■ **DOCUMENT EXTRACT**
--------

I think we give our feelings too much
ground in our lives. I’m not trying to imply that feelings are not legitimate
or that they are bad, they are good and our ability to feel is part of who God
created us to be. But feelings are not everything and they are not always an
accurate representation of reality.

 

Almost as soon as I stepped off the plane
into Thailand, I stepped into a dry season. Feeling close to God, hearing His
voice, living in a heart of worship, at all, has been challenging to say the
least. But God is teaching me to “live by faith and not by sight” (2
Corinthians 5:7).

 

About 3 years ago God so gently reminded me
that He is in constant pursuit of me and I continue to pursue other things
instead of Him. Immediately I broke down. I wept, thanking God for His unending
pursuit of me, and apologizing for my lack of pursuit in return. Since then He
has continued to teach me more and more about His love: An unconditional 1
Corinthians 13 kind of love, a love that He chooses
to give to me.

--------

■ **DATA**
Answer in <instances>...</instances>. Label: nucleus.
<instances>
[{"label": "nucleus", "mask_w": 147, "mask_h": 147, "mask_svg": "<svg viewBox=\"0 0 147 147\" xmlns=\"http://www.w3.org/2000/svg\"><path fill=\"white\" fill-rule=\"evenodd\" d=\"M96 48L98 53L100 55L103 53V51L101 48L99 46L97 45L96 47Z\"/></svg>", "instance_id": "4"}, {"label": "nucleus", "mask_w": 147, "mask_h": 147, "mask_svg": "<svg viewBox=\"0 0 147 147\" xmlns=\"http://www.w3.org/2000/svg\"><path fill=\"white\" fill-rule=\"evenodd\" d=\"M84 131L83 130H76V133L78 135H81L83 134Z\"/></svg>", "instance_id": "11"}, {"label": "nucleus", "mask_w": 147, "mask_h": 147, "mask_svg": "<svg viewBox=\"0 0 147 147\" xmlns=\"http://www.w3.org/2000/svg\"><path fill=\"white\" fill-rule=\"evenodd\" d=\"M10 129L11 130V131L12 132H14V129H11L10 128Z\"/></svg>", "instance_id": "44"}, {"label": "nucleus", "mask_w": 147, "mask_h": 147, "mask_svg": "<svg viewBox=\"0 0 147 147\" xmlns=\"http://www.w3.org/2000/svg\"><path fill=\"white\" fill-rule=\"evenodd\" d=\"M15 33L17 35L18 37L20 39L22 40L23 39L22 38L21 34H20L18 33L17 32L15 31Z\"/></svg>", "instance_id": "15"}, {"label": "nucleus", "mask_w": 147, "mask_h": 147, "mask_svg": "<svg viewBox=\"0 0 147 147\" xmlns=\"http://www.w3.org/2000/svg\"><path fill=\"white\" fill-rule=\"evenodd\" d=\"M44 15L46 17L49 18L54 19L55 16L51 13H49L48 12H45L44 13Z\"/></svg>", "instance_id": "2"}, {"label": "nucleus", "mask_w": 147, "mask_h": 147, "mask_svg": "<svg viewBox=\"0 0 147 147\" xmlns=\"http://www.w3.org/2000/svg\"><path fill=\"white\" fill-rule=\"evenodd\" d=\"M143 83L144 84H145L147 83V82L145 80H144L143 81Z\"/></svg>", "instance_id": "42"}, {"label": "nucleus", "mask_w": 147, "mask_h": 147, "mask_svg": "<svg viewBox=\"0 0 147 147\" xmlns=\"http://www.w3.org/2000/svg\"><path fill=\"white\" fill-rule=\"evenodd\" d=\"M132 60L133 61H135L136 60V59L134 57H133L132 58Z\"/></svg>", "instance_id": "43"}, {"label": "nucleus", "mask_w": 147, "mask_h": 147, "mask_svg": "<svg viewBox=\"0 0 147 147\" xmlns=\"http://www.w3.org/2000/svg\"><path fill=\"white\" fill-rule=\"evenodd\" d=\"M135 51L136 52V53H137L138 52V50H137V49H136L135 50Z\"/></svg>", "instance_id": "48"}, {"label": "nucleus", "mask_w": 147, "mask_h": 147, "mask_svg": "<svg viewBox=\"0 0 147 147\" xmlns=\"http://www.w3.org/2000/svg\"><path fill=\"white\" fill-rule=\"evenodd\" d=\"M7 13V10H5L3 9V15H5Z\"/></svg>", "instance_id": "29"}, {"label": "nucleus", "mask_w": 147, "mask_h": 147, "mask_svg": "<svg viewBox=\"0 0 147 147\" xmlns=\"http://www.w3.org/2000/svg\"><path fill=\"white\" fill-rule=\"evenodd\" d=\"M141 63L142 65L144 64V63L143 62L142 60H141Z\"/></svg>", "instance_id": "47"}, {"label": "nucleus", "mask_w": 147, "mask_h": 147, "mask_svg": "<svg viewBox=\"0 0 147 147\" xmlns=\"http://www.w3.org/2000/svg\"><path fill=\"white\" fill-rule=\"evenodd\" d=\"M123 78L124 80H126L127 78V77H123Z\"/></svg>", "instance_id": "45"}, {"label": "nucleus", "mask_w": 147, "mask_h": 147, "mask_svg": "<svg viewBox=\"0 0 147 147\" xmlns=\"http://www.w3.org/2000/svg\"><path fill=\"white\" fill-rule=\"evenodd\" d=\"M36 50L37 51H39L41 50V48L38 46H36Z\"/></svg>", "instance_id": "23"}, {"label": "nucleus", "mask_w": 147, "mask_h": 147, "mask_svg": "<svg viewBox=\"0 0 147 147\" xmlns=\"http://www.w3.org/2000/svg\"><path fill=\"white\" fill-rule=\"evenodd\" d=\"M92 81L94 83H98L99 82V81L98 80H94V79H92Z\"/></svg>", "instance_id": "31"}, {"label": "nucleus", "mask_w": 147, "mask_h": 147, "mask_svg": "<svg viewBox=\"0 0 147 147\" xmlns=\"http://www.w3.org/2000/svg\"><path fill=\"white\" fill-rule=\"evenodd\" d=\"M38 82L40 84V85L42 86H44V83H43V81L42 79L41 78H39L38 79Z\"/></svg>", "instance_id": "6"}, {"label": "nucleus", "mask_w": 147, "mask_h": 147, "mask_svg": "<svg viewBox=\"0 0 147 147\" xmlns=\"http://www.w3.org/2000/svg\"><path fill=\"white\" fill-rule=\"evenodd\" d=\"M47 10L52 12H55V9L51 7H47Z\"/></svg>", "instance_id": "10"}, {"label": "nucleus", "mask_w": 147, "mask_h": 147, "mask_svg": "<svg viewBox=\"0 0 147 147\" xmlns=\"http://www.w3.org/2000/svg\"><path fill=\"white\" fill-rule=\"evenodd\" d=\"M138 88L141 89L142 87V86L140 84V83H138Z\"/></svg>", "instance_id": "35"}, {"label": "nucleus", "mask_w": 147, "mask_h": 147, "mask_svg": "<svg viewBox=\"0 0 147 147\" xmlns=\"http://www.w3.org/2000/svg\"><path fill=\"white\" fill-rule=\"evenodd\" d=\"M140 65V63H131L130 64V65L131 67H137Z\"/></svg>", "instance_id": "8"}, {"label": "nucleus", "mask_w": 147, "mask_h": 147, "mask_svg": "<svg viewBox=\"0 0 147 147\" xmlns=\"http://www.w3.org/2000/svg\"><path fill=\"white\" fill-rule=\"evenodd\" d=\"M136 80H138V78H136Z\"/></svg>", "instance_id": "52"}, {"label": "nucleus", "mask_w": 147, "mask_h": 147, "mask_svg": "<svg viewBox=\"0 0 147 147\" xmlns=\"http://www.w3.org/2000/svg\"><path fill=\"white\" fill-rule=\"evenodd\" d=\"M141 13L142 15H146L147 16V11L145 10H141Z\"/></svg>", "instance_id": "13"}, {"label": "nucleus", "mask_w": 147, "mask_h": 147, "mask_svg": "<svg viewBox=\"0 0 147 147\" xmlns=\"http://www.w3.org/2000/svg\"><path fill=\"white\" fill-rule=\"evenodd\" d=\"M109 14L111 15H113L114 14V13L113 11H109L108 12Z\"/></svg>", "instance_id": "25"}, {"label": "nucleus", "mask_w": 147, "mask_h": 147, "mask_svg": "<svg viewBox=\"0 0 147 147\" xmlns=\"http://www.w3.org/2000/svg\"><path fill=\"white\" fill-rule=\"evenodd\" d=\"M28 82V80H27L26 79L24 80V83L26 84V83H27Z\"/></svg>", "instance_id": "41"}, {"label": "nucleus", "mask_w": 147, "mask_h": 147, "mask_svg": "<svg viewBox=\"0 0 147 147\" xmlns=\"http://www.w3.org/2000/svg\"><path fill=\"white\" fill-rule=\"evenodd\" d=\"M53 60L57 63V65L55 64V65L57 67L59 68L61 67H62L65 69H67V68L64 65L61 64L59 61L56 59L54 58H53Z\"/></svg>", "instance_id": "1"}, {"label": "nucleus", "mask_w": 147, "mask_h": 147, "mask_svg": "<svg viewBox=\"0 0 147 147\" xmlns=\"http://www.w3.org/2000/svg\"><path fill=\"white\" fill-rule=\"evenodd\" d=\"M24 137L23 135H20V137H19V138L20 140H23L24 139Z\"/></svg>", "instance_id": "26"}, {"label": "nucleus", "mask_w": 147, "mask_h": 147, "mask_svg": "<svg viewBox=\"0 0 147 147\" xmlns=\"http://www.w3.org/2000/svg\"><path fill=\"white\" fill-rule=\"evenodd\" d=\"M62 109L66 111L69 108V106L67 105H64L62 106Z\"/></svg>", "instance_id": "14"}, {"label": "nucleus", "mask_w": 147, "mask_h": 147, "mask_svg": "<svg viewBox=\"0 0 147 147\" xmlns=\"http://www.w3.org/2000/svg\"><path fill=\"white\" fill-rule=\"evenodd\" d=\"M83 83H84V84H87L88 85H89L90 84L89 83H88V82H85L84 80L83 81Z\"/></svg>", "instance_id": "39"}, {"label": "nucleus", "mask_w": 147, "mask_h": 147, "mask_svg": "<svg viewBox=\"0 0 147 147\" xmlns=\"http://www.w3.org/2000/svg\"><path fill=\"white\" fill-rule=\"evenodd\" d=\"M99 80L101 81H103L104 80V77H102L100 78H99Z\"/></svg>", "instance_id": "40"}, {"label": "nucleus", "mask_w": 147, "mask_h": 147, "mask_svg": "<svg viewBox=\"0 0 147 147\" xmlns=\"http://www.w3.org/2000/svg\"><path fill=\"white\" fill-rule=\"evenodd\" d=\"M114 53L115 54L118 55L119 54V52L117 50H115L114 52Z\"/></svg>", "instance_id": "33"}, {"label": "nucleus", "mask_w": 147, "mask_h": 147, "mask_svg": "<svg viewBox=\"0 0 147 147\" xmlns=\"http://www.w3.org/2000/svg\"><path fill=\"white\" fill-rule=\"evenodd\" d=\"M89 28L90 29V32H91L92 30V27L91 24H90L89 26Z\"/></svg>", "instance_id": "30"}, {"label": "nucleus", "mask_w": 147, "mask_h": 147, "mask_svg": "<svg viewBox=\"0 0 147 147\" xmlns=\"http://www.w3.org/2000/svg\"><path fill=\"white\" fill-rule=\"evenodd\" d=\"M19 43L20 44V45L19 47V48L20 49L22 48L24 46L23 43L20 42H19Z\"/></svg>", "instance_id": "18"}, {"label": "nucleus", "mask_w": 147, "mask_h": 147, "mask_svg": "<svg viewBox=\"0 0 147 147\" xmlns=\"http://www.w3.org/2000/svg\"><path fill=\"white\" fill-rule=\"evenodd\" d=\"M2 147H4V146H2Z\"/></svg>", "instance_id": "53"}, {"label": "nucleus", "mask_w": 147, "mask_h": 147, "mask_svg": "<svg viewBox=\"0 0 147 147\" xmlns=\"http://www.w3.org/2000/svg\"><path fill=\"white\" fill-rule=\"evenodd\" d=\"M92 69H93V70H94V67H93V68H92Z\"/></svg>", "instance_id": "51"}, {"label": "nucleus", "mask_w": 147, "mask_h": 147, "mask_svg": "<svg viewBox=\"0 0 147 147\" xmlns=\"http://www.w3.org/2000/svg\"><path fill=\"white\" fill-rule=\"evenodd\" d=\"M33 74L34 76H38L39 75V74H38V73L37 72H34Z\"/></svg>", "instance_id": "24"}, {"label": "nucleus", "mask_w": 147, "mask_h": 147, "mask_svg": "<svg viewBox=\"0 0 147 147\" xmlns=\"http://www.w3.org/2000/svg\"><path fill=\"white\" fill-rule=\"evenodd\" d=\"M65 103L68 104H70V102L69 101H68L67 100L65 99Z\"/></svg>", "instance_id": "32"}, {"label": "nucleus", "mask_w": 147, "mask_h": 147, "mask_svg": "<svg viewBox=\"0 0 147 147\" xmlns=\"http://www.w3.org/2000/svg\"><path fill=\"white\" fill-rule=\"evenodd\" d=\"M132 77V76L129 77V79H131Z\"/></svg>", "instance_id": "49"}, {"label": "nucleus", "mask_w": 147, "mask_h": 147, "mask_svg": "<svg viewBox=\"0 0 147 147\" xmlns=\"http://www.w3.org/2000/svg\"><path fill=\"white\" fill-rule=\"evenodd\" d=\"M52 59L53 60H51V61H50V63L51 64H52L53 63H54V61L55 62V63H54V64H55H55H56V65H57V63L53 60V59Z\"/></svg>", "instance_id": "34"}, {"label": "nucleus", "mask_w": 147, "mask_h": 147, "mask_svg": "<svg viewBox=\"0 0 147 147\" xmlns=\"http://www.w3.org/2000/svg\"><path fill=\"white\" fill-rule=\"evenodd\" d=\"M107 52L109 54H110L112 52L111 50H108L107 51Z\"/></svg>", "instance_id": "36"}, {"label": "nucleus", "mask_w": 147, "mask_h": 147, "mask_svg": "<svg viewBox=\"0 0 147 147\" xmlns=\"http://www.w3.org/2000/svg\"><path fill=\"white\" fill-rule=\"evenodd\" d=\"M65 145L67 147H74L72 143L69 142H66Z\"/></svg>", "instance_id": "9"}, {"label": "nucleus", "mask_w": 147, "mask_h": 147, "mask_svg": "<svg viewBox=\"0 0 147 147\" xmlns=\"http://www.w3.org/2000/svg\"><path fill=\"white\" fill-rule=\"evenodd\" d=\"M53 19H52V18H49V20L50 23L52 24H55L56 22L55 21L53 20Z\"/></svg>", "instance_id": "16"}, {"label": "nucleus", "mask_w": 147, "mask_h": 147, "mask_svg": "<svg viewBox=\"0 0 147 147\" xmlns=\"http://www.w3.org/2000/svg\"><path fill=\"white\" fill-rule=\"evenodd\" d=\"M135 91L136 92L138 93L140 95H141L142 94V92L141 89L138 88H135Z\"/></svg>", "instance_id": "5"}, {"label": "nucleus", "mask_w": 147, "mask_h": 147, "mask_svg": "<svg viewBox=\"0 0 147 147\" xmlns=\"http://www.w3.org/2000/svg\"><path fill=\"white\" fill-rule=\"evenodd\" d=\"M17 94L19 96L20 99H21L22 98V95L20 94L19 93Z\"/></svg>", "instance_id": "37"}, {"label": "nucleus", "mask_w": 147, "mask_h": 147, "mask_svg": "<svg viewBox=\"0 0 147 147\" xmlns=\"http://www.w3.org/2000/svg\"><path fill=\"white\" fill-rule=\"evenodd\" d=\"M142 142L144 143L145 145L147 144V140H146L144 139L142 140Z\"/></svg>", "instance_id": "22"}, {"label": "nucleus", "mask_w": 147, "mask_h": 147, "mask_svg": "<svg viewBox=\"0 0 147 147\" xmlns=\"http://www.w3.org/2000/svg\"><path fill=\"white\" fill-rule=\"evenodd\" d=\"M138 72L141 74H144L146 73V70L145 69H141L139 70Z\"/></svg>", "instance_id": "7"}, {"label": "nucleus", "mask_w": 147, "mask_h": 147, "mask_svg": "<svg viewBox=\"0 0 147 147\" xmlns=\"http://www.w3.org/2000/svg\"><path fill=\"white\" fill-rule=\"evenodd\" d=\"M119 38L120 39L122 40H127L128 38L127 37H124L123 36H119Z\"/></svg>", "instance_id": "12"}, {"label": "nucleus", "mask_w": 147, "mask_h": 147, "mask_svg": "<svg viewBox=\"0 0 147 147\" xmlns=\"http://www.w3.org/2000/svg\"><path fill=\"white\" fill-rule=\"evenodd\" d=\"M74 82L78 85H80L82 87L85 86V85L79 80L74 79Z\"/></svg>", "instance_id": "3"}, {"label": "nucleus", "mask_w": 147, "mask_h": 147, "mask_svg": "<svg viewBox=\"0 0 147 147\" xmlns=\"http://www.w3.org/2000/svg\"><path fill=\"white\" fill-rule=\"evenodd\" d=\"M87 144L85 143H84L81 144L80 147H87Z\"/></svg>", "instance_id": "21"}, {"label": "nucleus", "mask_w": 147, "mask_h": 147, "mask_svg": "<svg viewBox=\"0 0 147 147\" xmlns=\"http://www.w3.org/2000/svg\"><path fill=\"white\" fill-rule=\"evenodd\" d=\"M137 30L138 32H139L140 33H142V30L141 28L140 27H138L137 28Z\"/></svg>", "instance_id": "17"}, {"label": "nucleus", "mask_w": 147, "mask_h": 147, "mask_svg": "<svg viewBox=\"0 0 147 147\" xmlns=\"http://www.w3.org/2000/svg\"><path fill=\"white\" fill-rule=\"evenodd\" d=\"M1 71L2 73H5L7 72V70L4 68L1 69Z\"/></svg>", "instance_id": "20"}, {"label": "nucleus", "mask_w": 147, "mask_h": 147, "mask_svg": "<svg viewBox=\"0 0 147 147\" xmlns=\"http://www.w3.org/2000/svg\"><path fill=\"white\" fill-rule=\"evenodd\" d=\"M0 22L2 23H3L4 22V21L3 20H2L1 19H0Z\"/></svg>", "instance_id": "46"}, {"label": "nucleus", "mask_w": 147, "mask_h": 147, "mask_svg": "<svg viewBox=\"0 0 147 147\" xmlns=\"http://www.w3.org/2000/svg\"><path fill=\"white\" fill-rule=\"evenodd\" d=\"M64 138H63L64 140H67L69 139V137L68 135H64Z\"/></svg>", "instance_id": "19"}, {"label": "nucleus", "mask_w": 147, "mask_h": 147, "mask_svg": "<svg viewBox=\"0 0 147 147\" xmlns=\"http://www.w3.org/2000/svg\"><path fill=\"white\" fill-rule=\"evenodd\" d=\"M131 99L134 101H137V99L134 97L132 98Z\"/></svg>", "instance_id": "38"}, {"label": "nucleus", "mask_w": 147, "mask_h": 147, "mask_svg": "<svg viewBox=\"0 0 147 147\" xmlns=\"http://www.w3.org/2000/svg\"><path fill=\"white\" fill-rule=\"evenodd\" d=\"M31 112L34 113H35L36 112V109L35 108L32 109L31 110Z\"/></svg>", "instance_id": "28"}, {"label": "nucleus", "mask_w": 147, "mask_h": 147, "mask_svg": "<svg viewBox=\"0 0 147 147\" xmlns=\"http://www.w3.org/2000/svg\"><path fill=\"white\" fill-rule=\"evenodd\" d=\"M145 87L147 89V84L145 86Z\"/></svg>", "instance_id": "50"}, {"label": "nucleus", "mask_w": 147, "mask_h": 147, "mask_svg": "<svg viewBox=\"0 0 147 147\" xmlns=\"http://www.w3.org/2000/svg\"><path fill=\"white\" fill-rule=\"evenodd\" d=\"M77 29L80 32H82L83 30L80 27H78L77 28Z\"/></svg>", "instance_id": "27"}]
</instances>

--------

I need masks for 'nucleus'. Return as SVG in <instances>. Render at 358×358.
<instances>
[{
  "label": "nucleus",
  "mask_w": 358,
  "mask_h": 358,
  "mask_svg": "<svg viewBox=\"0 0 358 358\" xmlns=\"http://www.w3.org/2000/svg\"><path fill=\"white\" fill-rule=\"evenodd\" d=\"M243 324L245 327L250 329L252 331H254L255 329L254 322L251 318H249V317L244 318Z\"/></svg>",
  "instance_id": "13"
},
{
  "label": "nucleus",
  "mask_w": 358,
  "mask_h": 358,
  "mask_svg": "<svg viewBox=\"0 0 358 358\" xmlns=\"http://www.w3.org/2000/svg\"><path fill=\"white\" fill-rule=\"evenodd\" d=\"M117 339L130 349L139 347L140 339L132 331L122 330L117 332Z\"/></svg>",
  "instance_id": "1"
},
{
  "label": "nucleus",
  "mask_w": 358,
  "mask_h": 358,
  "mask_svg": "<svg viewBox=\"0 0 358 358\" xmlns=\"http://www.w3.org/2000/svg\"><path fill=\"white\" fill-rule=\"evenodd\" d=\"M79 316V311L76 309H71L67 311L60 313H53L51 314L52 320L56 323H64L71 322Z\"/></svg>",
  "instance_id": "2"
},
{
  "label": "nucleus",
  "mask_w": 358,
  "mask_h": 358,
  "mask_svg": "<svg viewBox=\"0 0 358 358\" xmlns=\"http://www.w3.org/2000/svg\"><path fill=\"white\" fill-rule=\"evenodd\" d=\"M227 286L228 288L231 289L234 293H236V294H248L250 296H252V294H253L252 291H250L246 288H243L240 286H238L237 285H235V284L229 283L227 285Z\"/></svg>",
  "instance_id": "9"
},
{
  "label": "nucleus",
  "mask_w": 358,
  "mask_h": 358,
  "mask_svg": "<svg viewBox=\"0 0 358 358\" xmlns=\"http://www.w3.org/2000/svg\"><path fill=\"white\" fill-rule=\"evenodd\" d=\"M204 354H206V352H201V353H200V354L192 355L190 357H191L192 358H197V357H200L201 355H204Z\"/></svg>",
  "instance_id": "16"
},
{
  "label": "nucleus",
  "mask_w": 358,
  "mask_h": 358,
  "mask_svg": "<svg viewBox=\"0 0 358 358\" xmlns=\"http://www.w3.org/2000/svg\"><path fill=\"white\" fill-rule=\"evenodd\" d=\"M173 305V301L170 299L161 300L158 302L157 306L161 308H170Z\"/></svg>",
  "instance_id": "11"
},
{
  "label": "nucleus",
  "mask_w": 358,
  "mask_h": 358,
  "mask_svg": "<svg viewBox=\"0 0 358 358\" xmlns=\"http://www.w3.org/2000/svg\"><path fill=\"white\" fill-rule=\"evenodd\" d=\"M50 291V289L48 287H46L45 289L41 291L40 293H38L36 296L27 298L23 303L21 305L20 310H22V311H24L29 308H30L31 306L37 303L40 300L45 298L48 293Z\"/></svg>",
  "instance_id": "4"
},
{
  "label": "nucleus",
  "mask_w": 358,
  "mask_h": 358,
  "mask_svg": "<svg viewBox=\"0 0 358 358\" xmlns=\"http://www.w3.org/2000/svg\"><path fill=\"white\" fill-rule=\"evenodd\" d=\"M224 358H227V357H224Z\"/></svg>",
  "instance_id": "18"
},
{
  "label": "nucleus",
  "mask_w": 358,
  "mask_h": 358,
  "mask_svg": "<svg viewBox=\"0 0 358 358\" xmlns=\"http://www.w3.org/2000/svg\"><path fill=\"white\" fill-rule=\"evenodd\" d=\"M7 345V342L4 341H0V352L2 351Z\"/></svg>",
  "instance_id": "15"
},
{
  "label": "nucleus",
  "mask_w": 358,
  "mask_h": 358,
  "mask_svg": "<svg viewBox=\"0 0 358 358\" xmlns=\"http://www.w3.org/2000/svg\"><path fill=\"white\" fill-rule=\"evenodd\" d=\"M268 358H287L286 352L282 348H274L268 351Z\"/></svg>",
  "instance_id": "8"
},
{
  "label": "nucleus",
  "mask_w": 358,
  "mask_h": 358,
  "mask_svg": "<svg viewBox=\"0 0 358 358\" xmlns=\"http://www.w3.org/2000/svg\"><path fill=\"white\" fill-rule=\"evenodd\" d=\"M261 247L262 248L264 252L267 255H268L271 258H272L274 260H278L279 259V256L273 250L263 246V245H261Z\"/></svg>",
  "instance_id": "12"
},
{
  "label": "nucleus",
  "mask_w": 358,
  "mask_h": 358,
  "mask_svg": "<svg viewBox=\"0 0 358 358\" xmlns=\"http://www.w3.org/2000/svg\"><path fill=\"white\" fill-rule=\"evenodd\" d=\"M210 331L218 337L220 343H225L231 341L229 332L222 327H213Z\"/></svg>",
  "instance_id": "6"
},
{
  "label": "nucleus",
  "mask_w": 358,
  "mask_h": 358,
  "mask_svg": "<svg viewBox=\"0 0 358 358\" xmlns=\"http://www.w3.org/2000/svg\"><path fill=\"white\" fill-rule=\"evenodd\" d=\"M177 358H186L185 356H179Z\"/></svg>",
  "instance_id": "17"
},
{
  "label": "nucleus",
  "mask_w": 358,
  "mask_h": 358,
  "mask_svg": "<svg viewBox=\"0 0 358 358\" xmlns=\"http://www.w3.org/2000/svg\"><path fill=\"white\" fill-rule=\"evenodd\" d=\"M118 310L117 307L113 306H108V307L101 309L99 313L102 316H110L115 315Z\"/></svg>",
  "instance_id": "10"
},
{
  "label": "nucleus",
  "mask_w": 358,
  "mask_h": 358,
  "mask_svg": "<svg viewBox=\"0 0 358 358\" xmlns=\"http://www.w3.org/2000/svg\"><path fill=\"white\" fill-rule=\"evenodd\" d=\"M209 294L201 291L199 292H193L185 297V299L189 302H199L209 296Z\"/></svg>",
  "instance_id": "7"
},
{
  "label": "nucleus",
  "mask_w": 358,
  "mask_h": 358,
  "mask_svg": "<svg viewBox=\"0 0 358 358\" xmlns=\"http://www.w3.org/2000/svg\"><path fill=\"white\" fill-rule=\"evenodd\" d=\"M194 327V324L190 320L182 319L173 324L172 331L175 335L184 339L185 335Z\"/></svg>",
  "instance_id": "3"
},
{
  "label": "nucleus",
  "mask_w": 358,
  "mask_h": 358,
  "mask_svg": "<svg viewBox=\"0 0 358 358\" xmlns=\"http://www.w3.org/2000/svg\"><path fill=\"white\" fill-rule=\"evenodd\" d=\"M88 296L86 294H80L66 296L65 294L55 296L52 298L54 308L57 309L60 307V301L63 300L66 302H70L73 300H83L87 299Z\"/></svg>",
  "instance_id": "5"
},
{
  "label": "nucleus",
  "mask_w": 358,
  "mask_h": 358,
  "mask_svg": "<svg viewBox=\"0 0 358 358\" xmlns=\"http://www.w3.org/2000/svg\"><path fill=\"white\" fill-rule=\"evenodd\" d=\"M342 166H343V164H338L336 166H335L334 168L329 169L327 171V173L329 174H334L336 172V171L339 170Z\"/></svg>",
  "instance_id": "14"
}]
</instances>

--------

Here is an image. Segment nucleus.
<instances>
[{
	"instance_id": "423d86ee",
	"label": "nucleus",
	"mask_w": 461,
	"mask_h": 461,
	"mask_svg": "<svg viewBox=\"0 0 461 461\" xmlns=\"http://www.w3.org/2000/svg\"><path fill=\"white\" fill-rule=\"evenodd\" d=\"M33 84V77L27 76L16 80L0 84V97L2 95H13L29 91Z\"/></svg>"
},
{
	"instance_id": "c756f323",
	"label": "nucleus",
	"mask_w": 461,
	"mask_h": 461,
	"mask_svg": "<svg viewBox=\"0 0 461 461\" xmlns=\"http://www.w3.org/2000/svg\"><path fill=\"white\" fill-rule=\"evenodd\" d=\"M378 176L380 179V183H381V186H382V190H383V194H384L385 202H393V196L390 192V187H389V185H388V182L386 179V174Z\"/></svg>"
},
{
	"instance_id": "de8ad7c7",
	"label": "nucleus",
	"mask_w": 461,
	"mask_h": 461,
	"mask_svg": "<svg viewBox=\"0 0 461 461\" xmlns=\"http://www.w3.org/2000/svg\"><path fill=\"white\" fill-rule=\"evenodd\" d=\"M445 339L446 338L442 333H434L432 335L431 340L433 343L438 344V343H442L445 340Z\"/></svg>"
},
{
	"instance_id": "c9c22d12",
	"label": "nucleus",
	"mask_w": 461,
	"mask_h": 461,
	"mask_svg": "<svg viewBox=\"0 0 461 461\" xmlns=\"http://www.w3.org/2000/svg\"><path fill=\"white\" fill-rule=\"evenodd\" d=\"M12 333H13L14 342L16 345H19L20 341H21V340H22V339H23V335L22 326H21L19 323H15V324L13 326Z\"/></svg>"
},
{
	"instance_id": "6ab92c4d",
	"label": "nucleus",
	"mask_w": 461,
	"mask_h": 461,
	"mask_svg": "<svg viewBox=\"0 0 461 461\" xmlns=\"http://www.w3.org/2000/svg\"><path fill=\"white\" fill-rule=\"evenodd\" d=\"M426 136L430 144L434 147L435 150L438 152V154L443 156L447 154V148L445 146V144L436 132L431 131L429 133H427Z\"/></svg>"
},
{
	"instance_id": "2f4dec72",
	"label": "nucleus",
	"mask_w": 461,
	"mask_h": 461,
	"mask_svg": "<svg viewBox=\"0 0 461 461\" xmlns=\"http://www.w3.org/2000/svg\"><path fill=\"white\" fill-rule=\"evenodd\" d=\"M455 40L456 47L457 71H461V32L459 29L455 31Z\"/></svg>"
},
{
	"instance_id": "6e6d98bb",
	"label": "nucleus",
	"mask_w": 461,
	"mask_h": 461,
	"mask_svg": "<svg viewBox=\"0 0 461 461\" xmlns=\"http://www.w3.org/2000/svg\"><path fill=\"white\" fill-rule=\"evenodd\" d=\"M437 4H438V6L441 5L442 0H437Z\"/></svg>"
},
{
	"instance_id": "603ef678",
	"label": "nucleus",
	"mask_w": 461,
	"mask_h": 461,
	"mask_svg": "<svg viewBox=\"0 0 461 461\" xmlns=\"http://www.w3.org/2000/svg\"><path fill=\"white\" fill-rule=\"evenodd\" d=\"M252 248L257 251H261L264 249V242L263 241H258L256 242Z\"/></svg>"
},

--------

■ **YOUR INSTRUCTIONS**
Reproduce the part of the faith reflection that runs from "I think we give" to "Corinthians 5:7).", word for word.

■ **ANSWER**
I think we give our feelings too much
ground in our lives. I’m not trying to imply that feelings are not legitimate
or that they are bad, they are good and our ability to feel is part of who God
created us to be. But feelings are not everything and they are not always an
accurate representation of reality.

 

Almost as soon as I stepped off the plane
into Thailand, I stepped into a dry season. Feeling close to God, hearing His
voice, living in a heart of worship, at all, has been challenging to say the
least. But God is teaching me to “live by faith and not by sight” (2
Corinthians 5:7).